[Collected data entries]
- - - - -

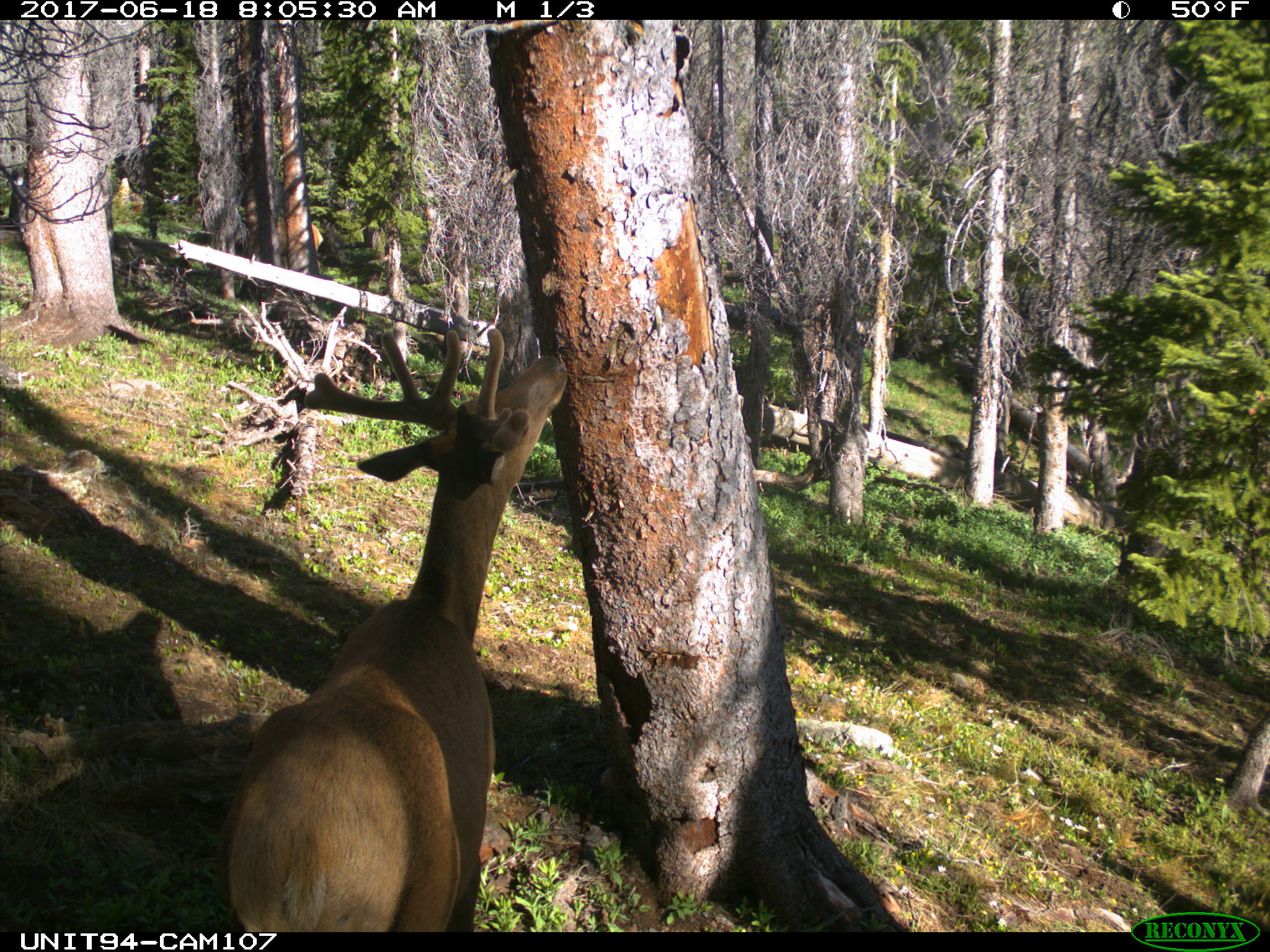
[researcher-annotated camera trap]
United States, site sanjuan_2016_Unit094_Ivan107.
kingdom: Animalia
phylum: Chordata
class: Mammalia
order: Artiodactyla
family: Cervidae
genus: Cervus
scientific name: Cervus elaphus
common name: red deer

- - - - -

WHAT TO DO -> Go through the data above and transcribe it in full, omitting any image.

WRITTEN RESPONSE ->
[researcher-annotated camera trap]
United States, site sanjuan_2016_Unit094_Ivan107.
kingdom: Animalia
phylum: Chordata
class: Mammalia
order: Artiodactyla
family: Cervidae
genus: Cervus
scientific name: Cervus elaphus
common name: red deer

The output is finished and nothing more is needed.